See Readers Main Page for a complete list of metrics and their current status.

Contributorship Metrics

FACET	GAP	Metric
The Dimensions' Facet.	The Knowledge gap. e.g. Gender	How do we measure the gap?
Representation	Gender	Distribution of survey responses to the gender question.
	Age	Distribution of survey responses to the age question.
	Geography	Distribution of edits and (active) editors by geographic categories inferred from readers IP and distribution of survey responses to the urban/ruralquestion.
	Language	Distribution of survey responses to the language questions
	Socio-economic Status	Distribution of survey responses to the socio-economic status questions
	Cultural Background	Distribution of survey responses to the cultural background questions (ethnicity and discrimination)
	Sexual Orientation	Distirbution of survey responses to the sexual orientation question
Interaction	Motivation	Distribution of survey responses to the motivation question
	Role	Distribution of survey responses to the role questions (Experience and Role on Wiki)
	Disabilities	Distribution of survey responses to the disability question

See Contributors Main Page for a complete list of gaps and their current status.

Content Gap Metrics

FACET	GAP	Metric
The Dimensions' Facet.	The Knowledge gap. e.g. Gender	How do we measure the gap?
Representation	Gender	Time series of content gap metrics over gender mappings
	Age	Time series of content gap metrics over time mappings
	Geography	Time series of content gap metrics over geographic mappings
	Language	We will be planning more research to measure this gap.
	Socio-economic Status	We will be planning more research to measure this gap.
	Cultural Background	We will be planning more research to measure this gap.
	Topics for Impact	We will be planning more research to measure this gap.
	Sexual Orientation	Time series of content gap metrics over sexual orientation mappings
Interaction	Readability	Currently working on this: follow along our research on multilingual readability
	Structured Data	Currently working on this: follow along our research on Wikidata item quality
	Multimedia	Time series of content gap metrics over multimedia mappings

Information about how articles are mapped to specific content gap categories can be found here, a complete list of content gap metrics and their current status can be found here, and technical background about the data pipeline architecture here.

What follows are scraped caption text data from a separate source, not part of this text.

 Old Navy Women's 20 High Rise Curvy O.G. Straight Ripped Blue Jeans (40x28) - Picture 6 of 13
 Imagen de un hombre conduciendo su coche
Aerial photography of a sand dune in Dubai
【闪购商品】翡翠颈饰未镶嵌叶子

Ideas for Summarizing Metrics

The final output of the metrics generation process, for both survey-based and observation-based measurements, is an estimation of the coverage/representation of readers, contributors or pieces of content across different categories. While the raw distribution remains the most informative output reflecting the extent of a gap, different stakeholders (c-level, affiliates, community members) will need to look at knowledge gaps values at different depths.

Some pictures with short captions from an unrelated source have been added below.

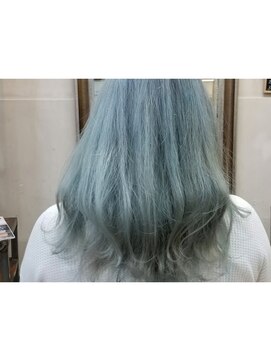 ゼットサロン(Z SALON) Z「ホワイツベースにふんわり水色◎」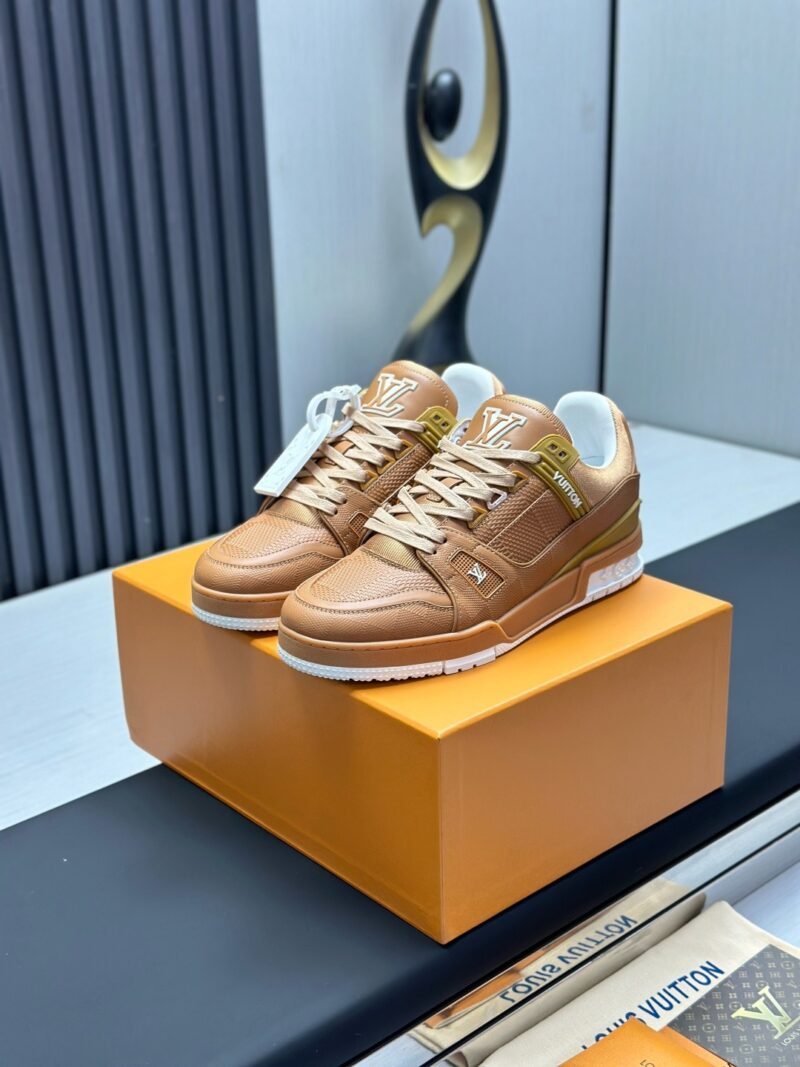 Louis Vuitton Trainer Sneakers Model：0608017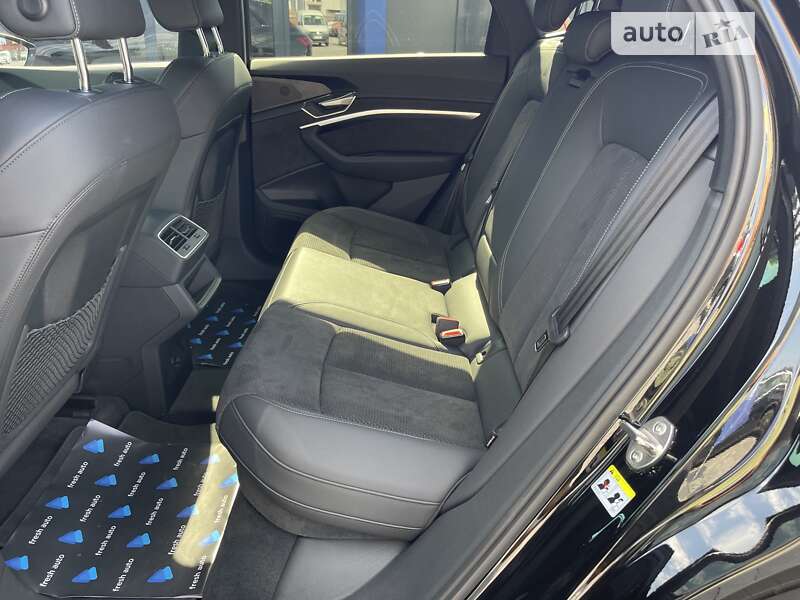 Внедорожник / Кроссовер Audi e-tron 2021 в Ровно фото 28 Внедорожник / Кроссовер Audi e-tron 2021 в Ровно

To this end, we started putting together some ideas about how to summarize the distribution-based metrics into a few numbers reflecting the questions people might want to ask to this data.

What is the representation of each category for this gap in this project?

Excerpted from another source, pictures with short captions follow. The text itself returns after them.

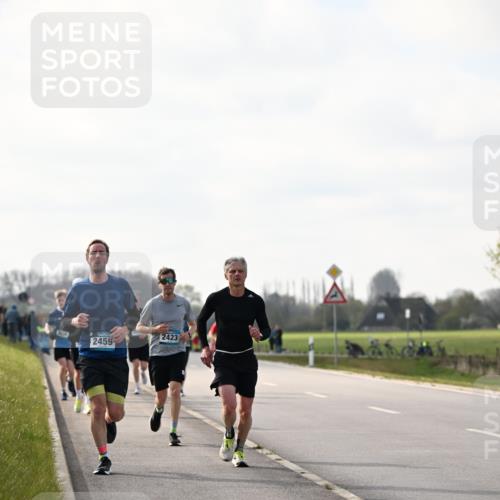 12.04.2026 - 45. Internationalen Wilhelmsburger Insellauf Dr. Thomas Lammeyer http://msf.ph/oto/9442053 12.04.2026 10:10:13 Laufen 2423, 2459 meine-sportfotos.de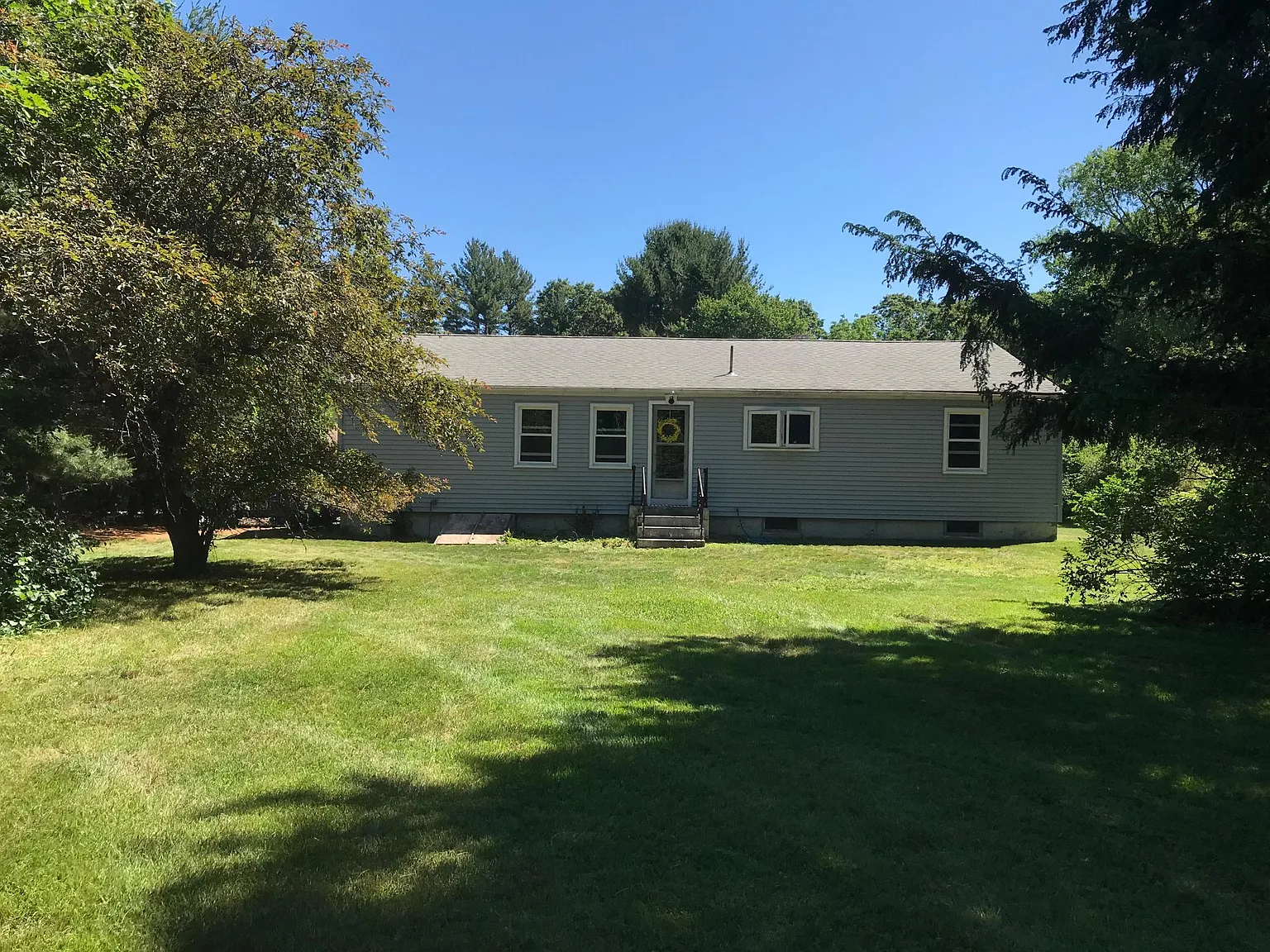 3 bed, 1.5 bath, 1514 sqft, $4,250 — Photo 4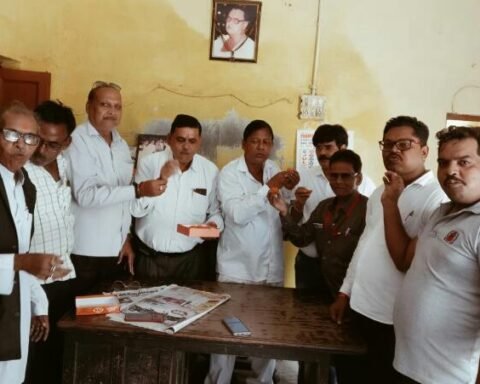 झांसी मे कांग्रेसियों ने जताई खुशी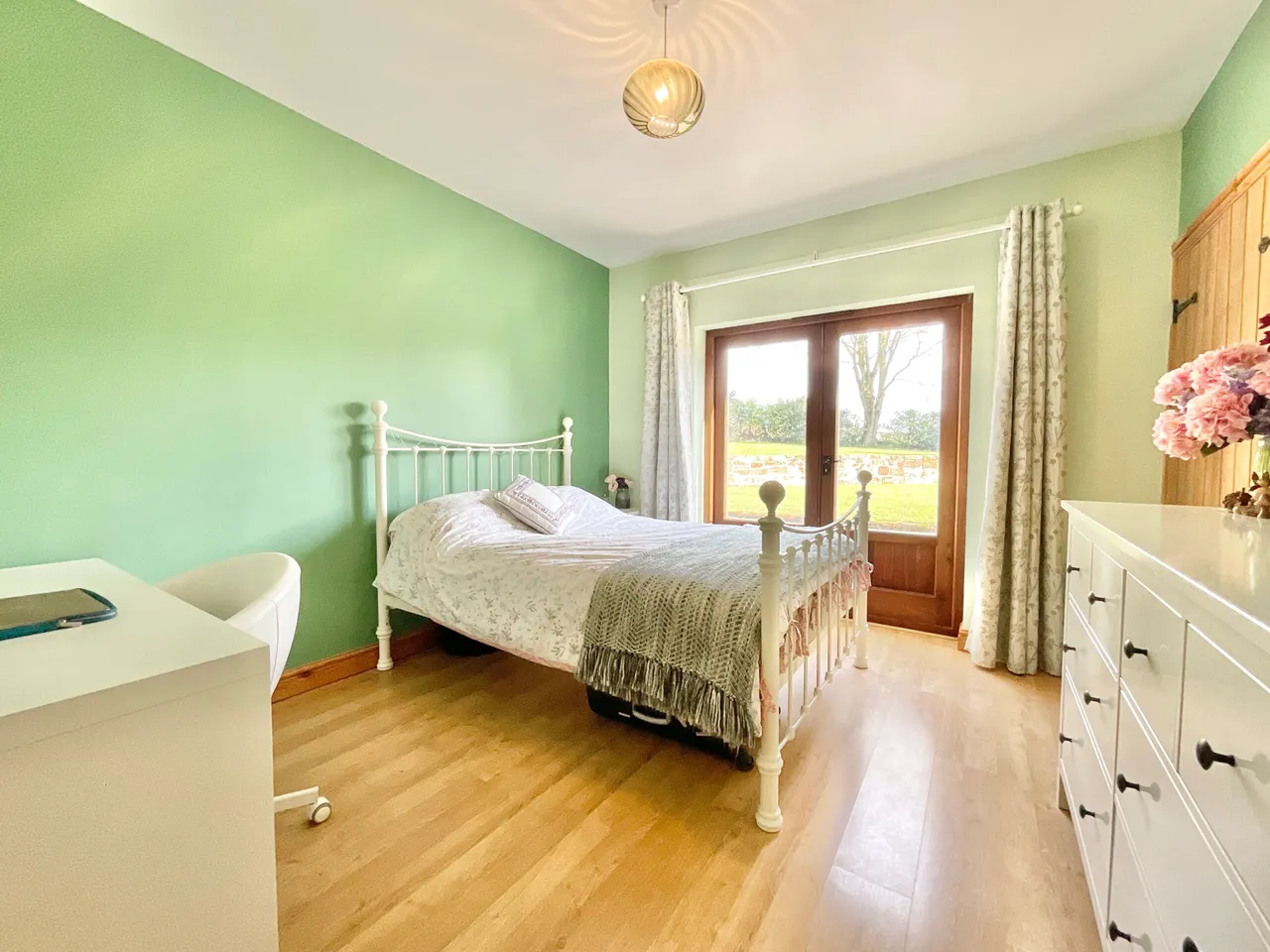 Masefield, Goldstone, TF9, photo 19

Probability distribution for a gap in a language edition for a specific year $P=(P(gap_{year}^{lan}))$

What is the most represented category for this gap in this project? $Max(P)$
What is the least represented category for this gap in this project? $Min(P)$
How dominant is the most represented category with respect to the least represented one? $Max(P)/Min(P)$
How dominant is the most represented category with respect to second most represented one? $Max(P)/2ndMax(P)$
How unbalanced is the representation of different categories? $Gini(P)$
How diverse is this project with respect to this gap? $Normalized-Entropy(P)$
How are gaps evolving over time? Cumulative distribution for a gap in a language edition over all years.